God is omniscient, the most ancient one, the controller, subtler than the subtlest, the support of all, and the possessor of an inconceivable divine form; he is brighter than the sun, and beyond all darkness of ignorance. One who at the time of death, with unmoving mind attained by the practice of Yog, who fixes the prāṇ (life airs) between the eyebrows, and steadily remembers the Divine Lord with great devotion, certainly attains him.

Scholars of the Vedas describe him as Imperishable; great ascetics practice the vow of celibacy and renounce worldly pleasures to enter into him. I shall now explain to you briefly the path to that goal.

Restraining all the gates of the body and fixing the mind in the heart region, and then drawing the life-breath to the head, one should get established in steadfast yogic concentration.

One who departs from the body while remembering me, the Supreme Personality, and chanting the syllable Om, will attain the supreme goal.

O Parth, for those yogis who always think of me with exclusive devotion, I am easily attainable because of their constant absorption in me.

Having attained me, the great souls are no more subject to rebirth in this world, which is transient and full of misery, because they have attained the highest perfection.

In all the worlds of this material creation, up to the highest abode of Brahma, you will be subject to rebirth, O Arjun. But on attaining my abode, O son of Kunti, there is no further rebirth.

One day of Brahma (kalp) lasts a thousand cycles of the four ages (mahā yug) and his night also extends for the same span of time.
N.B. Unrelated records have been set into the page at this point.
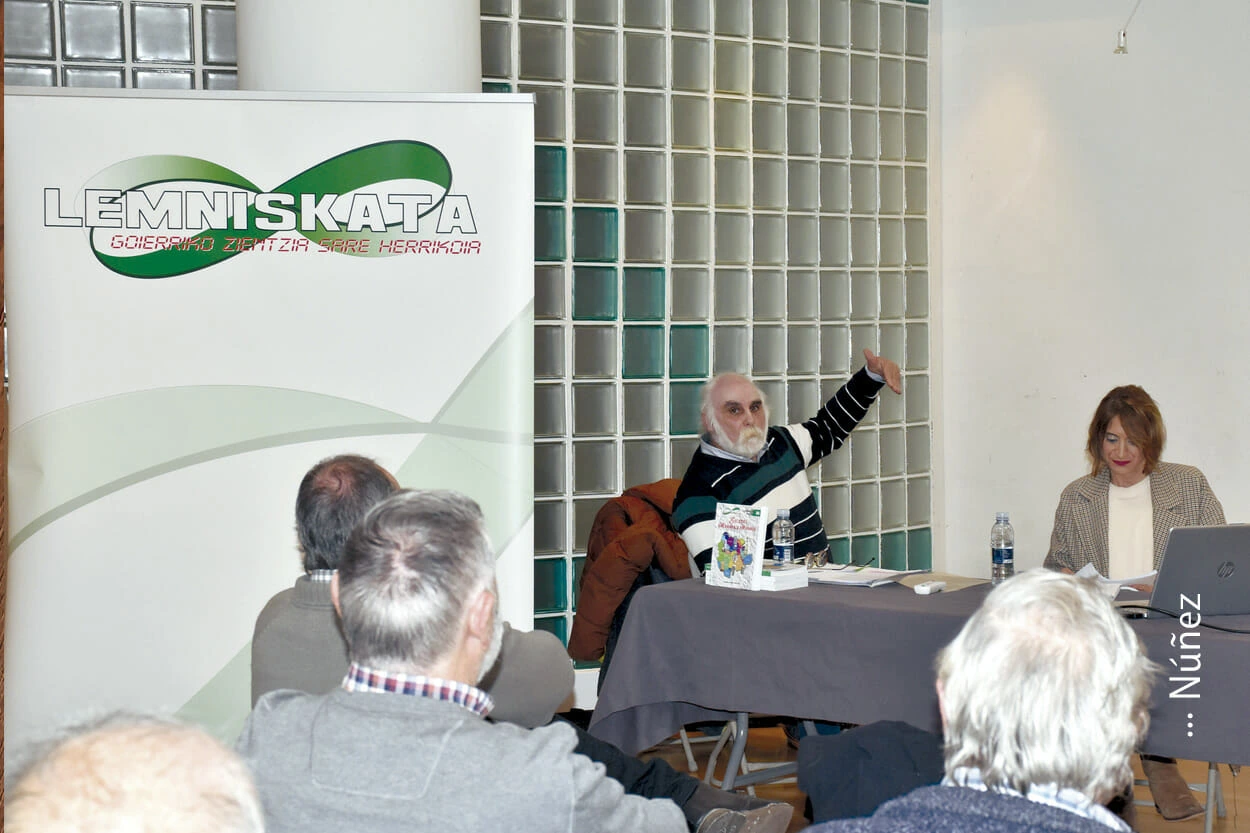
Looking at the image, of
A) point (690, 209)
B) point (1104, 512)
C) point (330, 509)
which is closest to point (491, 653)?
point (330, 509)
The wise who know this understand the reality about day and night.

At the advent of Brahma’s day, all living beings emanate from the unmanifest source. And at the fall of his night, all embodied beings again merge into their unmanifest source.
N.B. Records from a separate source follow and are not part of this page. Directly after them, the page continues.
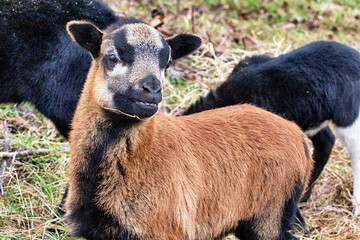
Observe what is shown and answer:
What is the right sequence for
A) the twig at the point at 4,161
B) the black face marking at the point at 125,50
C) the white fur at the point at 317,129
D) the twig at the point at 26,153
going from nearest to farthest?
the black face marking at the point at 125,50, the twig at the point at 4,161, the twig at the point at 26,153, the white fur at the point at 317,129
The multitudes of beings repeatedly take birth with the advent of Brahma’s day, and are reabsorbed on the arrival of the cosmic night, to manifest again automatically on the advent of the next cosmic day.
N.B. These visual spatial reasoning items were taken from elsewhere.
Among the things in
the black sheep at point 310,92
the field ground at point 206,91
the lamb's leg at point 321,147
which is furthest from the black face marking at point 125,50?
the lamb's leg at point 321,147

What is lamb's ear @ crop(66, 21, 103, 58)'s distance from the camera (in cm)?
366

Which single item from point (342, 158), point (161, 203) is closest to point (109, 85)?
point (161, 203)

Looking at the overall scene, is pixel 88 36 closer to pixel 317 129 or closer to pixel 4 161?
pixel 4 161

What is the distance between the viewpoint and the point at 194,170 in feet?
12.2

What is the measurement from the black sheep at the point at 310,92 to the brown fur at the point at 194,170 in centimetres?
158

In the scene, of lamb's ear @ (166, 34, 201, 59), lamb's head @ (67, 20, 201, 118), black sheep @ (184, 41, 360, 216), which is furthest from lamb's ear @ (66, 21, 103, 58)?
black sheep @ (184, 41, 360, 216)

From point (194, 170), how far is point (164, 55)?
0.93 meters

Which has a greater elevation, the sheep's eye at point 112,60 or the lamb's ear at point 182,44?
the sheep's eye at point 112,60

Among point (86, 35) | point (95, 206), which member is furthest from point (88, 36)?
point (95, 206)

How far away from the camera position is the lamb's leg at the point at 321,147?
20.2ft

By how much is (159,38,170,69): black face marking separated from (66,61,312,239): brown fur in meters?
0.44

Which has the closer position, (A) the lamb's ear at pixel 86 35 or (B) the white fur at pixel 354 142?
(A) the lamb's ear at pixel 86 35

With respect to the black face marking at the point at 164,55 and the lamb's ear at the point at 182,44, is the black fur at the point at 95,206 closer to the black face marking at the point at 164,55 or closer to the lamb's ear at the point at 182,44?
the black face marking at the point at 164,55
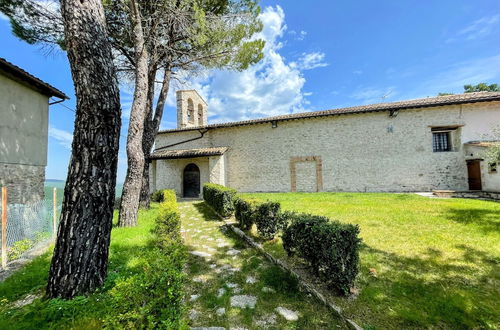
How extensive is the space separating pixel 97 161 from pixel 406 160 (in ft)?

Transcendental to this manifest and unmanifest creation, there is yet another unmanifest eternal dimension. That realm does not cease even when all others do.

That unmanifest dimension is the supreme goal, and upon reaching it, one never returns to this mortal world. That is my supreme abode.

The Supreme Divine Personality is greater than all that exists. Although he is all-pervading and all living beings are situated in him, yet he can be known only through devotion.

I shall now describe to you the different paths of passing away from this world, O best of the Bharatas, one of which leads to liberation and the other leads to rebirth. Those who know the Supreme Brahman, and who depart from this world, during the six months of the sun’s northern course, the bright fortnight of the moon, and the bright part of the day, attain the supreme destination. The practitioners of Vedic rituals, who pass away during the six months of the sun’s southern course, the dark fortnight of the moon, the time of smoke, the night, attain the celestial abodes. After enjoying celestial pleasures, they again return to the earth. These two, bright and dark paths, always exist in this world. The way of light leads to liberation and the way of darkness leads to rebirth.

Yogis who know the secret of these two paths, O Parth, are never bewildered. Therefore, at all times be situated in Yog (union with God).

The yogis, who know this secret, gain merit far beyond the fruits of Vedic rituals, the study of the Vedas, performance of sacrifices, austerities, and charities. Such yogis reach the Supreme Abode.